By Mythili Mishra
The ‘ghost of Bofors’ has returned to haunt the Congress. Demanding an enquiry into the scandal that shook the Rajiv Gandhi government, the Parliamentary Affairs Minister, Ananth Kumar said, “The former Prime Minister Rajiv Gandhi was involved in this. There must be a thorough probe. The country should know a complete truth.” This came after a parliamentary panel suggested that the case should be reopened, as there were several holes in the previous investigations.
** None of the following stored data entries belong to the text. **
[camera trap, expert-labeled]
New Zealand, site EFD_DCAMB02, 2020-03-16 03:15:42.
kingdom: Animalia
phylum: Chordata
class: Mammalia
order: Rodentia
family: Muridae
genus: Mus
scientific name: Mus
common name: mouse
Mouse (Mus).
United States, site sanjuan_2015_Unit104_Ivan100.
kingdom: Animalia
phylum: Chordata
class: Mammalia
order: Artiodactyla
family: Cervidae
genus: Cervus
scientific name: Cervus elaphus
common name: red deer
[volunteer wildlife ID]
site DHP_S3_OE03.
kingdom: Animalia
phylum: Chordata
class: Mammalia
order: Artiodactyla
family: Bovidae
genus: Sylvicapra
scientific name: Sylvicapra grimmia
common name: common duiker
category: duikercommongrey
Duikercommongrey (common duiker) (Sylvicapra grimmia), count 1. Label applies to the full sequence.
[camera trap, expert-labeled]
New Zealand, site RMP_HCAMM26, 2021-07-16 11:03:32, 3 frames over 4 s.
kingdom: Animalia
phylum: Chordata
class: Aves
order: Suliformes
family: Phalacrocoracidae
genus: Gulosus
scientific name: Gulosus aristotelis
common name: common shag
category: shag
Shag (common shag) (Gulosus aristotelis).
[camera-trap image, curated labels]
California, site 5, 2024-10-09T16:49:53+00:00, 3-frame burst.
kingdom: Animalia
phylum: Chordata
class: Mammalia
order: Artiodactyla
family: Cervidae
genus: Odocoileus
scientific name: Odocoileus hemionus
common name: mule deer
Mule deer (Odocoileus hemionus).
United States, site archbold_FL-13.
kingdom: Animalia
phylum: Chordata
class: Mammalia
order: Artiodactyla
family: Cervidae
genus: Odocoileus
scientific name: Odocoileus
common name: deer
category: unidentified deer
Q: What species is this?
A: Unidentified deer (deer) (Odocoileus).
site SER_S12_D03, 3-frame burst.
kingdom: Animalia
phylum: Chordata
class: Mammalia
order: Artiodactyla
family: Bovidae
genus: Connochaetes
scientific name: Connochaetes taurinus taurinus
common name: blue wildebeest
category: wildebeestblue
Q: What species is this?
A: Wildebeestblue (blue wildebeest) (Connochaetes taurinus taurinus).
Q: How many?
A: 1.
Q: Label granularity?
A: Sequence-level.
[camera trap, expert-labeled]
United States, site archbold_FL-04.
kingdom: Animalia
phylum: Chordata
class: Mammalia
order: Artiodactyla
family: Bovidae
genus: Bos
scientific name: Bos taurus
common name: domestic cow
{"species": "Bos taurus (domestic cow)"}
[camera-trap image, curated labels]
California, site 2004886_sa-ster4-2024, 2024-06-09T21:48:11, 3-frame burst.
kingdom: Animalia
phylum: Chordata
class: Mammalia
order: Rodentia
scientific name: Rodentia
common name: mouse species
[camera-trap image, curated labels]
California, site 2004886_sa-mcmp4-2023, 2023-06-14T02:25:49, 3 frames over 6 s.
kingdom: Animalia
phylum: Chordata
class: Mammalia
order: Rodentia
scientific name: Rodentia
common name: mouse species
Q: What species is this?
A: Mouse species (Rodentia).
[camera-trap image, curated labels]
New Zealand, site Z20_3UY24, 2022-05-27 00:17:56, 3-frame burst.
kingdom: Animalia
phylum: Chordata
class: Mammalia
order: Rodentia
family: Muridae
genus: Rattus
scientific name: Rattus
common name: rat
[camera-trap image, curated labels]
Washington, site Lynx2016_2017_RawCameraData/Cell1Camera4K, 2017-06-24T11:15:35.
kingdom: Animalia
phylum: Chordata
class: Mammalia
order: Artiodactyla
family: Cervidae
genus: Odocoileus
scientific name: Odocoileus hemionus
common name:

Murky beginnings of an international scandal
In 1986, India signed a multi-million arms deal with the Swedish company, Bofors AB, for the supply of 410 155mm Howitzer field guns. In the subsequent year, following the deal, news of a possible scam broke out on a Swedish radio channel. The deal was seemingly acquired with the substantial aid of bribery. Bofors had allegedly paid ₹640 million in kickbacks to top Indian politicians and key defence officials. However, it eventually ended in a scandal that implicated the then Prime Minister, Rajiv Gandhi, and several other Congress politicians including top bureaucrats. A journalist, Chitra Subramaniam, secured several documents that contained details about these payoffs. The unprecedented scale of the scam contributed to the decline of the popularity and eventual defeat of Rajiv Gandhi in 1989. He also came close to being dismissed by the President, Giani Zail Singh, over corruption charges and for failing to perform his constitutional duty of keeping the President informed.
Tracing cold trails
A Joint Parliamentary Committee was soon set up to look into the allegations. Ottavio Quattrocchi became a person of interest in the investigation. He was reportedly close to the Gandhi family, supposedly being the broker between the corporation and the Indian government. In 1999, the CBI, under the National Democratic Alliance (NDA) government, filed a charge sheet against Quattrocchi, Win Chadha, Rajiv Gandhi, the Defence Secretary S. K. Bhatnagar, and other officials. However, prior to this, Gandhi was assassinated by LTTE militants. Further, in 2001, Win Chadha and S. K. Bhatnagar died. Additionally, the Indian government was unsuccessful in its attempt to extradite (bring him under Indian jurisdiction) Quattrocchi from Argentina in 2006. He died of a heart attack in Milan in 2013. Several analysts have maintained that the CBI was forced to toe the line in its investigation. For instance, the United Progressive Alliance (UPA) government, which came into power in 2004, quashed the CBI’s attempt to file a special leave petition (SLP). This was against the order of the Delhi High Court, which dismissed all charges.
Current agitations put Congress at risk
Sten Lindstrom, the Swedish police official who led the investigations, recently said that Rajiv Gandhi and Palme had discussed the details of a financial quid-pro-quo before the deal. Under this, Bofors would pay money to a foundation in Sweden to make it easier for the payments to reach Indians. Sten claimed that kickbacks of 50 million SEK were paid, which went to Quattrochi from Bofors. He also claimed that Rajiv Gandhi hid certain information from the Parliament and was complicit in the scam, causing an immense uproar. The demand to reopen the case had support among the parliamentarians. A BJP MP, Meenakshi Lekhi, demanded the opening of the ‘boxes’. She said that the ‘ghost of Bofors’ would continue to haunt the Parliament, and that there were documents related to the discussions between Rajiv Gandhi and the then Swedish Prime Minister, Olof Palme, which proved the same.
Congress Vice President, Rahul Gandhi evaded the issue, saying, “They (BJP) have been responding for the last 30 years, let them continue to do so for another 30 years.” Party President Sonia Gandhi’s response was more forceful. “Don’t let them raise Bofors,” she told the party, “They are trying to taint my husband and our former leader. We cannot allow this and the party will go to any extent to protect the image of Rajiv-ji.” She had also asked her party members to ‘hit back with their scams’ if attempts are made to tarnish the Gandhi name.
PAC takes a strong stance
Since a sub-committee of the Public Accounts Committee (PAC) with no Congress members has called a probe, the issue cannot be brushed under the carpet. While the BJP claims that there was disruption caused by Congress MPs by tearing and throwing papers on the Chair — eventually leading to their suspension — this also seems to be a convenient time for the issue to prop up as the stand-off with China intensifies. Contentious issues of national security and public funds must be discussed in the Parliament and the due process must be followed in an investigation. The media must not be silenced and it must ‘tarnish’ images. On the other hand, an issue of this importance must not be politicised and made into a smokescreen for the party in power.